Such exercises are easy on applying the basic GCD laws that I mentioned in your prior questions, viz. the associative, commutative, distributive and modular law $\rm\:(a,b+c\:a) = (a,b)\:.$ In fact, to make such proofs more intuitive one can write $\rm\:gcd(a,b)\:$ as $\rm\:a\dot+ b\:$ and then use familar arithmetic laws, e.g. see this proof of the GCD Freshman's Dream $\rm\:(a\:\dot+\: b)^n =\: a^n\: \dot+\: b^n\:.$

NOTE $\ $ Also worth emphasis is that not only are proofs using GCD laws more general, they are also more efficient notationally, hence more easily comprehensible. As an example, below is a proof using the GCD laws, followed by a proof using the Bezout identity (from Gerry's answer).

**LISTED ENTRIES:**
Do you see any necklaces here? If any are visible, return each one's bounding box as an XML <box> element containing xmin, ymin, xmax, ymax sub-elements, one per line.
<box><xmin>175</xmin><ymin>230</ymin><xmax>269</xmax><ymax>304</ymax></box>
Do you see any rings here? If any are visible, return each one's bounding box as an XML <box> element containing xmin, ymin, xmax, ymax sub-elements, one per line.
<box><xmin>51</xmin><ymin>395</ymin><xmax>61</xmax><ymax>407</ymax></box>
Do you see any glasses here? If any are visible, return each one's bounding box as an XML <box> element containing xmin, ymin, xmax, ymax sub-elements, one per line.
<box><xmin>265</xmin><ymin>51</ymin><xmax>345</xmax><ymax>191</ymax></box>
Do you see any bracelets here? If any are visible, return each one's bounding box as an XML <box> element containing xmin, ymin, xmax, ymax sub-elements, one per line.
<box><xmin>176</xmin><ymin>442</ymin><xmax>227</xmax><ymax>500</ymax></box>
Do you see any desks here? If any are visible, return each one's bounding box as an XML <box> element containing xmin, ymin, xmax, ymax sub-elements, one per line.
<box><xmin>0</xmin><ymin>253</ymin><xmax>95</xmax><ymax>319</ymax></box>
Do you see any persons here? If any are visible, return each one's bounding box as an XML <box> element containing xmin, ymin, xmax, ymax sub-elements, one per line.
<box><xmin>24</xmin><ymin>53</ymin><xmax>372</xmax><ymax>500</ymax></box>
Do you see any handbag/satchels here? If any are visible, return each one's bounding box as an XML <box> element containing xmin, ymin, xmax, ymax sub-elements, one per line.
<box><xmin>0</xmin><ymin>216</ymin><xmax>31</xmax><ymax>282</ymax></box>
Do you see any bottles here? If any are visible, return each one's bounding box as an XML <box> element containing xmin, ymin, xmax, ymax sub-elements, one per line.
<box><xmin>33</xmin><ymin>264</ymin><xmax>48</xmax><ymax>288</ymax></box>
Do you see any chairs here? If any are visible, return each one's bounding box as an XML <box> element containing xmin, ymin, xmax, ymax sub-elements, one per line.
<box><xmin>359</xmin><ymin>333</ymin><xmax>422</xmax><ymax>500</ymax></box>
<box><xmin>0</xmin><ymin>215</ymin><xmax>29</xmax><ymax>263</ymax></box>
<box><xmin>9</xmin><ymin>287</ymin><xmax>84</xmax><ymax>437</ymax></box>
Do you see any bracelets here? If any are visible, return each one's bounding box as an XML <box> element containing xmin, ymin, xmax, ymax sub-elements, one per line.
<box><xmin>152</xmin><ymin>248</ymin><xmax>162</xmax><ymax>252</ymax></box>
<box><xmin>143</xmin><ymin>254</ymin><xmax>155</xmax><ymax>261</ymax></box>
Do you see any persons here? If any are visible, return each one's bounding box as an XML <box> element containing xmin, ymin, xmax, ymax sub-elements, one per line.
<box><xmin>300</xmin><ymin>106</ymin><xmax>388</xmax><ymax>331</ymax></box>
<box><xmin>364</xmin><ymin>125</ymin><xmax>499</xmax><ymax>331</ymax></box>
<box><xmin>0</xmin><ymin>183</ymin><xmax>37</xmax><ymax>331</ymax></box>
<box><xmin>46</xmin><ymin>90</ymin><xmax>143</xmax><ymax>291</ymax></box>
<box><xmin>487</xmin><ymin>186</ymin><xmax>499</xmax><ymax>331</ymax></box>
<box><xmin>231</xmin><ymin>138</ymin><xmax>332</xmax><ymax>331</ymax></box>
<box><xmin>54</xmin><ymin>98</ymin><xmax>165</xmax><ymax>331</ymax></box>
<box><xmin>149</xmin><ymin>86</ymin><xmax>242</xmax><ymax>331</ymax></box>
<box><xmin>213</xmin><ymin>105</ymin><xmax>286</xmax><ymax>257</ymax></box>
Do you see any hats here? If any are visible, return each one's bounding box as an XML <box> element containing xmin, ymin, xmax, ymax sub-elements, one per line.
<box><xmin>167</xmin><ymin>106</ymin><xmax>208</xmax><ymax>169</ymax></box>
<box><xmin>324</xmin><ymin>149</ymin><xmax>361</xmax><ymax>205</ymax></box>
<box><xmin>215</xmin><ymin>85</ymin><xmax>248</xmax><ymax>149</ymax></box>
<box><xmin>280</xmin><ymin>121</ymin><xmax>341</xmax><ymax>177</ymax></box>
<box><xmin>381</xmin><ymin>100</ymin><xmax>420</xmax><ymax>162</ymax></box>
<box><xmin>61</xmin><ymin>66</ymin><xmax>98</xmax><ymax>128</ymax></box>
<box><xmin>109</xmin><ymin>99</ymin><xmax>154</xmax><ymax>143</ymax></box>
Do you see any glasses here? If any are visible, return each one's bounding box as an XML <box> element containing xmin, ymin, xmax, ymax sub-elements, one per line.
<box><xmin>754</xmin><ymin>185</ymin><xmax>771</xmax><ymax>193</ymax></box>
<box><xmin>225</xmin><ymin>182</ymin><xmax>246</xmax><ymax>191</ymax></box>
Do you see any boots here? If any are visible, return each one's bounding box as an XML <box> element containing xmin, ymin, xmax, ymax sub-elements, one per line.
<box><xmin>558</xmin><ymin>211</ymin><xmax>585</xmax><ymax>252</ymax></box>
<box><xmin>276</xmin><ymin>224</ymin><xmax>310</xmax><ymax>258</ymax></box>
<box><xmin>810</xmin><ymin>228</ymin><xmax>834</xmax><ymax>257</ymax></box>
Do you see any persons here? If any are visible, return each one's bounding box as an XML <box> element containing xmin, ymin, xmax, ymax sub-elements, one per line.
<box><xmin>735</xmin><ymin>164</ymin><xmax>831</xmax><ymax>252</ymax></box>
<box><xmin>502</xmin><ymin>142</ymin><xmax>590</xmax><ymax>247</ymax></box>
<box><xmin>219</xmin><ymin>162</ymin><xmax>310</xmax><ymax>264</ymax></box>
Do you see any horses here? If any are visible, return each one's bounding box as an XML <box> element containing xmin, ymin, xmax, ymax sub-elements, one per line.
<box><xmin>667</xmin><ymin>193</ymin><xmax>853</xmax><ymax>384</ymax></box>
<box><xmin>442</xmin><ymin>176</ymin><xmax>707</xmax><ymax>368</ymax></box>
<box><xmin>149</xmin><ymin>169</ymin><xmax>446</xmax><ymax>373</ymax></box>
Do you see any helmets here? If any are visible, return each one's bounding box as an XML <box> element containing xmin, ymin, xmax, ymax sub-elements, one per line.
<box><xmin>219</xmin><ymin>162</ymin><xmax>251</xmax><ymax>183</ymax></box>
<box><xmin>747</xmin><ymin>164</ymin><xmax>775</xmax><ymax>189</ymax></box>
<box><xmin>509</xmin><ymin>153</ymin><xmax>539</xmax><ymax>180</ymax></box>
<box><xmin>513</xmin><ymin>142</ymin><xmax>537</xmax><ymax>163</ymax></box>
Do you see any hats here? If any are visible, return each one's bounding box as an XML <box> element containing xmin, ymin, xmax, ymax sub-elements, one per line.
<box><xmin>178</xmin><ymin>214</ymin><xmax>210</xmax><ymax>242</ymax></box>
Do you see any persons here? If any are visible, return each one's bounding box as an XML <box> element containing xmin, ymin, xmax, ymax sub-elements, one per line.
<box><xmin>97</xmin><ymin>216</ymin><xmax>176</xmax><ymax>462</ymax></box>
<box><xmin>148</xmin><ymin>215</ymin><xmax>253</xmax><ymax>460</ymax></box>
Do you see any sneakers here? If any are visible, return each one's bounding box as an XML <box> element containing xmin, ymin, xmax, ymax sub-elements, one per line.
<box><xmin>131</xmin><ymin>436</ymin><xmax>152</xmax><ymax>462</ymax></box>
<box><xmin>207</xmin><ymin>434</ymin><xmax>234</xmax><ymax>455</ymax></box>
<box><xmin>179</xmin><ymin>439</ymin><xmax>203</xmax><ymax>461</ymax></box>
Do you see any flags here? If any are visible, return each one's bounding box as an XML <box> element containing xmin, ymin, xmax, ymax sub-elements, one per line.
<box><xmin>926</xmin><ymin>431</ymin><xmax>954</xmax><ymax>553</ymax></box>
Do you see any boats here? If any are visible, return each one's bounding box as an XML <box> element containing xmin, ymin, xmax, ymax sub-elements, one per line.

**CHALLENGE A:** Translate this sentence from the passage on GCD laws into Spanish: "Also worth emphasis is that not only are proofs using GCD laws more general, they are also more efficient notationally, hence more easily comprehensible."
**CHALLENGE B:** Rewrite the passage on GCD laws from "NOTE $\ $ Also" up to and including "(from Gerry's answer).", putting "understandable" in place of "comprehensible".
The entries above are separate material and are unrelated to the passage on GCD laws.

**EXERCISE OUTPUT A:** También vale la pena destacar que las demostraciones que usan las leyes del MCD no solo son más generales, sino que también son más eficientes en cuanto a notación y, por lo tanto, más fáciles de comprender.

**EXERCISE OUTPUT B:**
NOTE $\ $ Also worth emphasis is that not only are proofs using GCD laws more general, they are also more efficient notationally, hence more easily understandable. As an example, below is a proof using the GCD laws, followed by a proof using the Bezout identity (from Gerry's answer).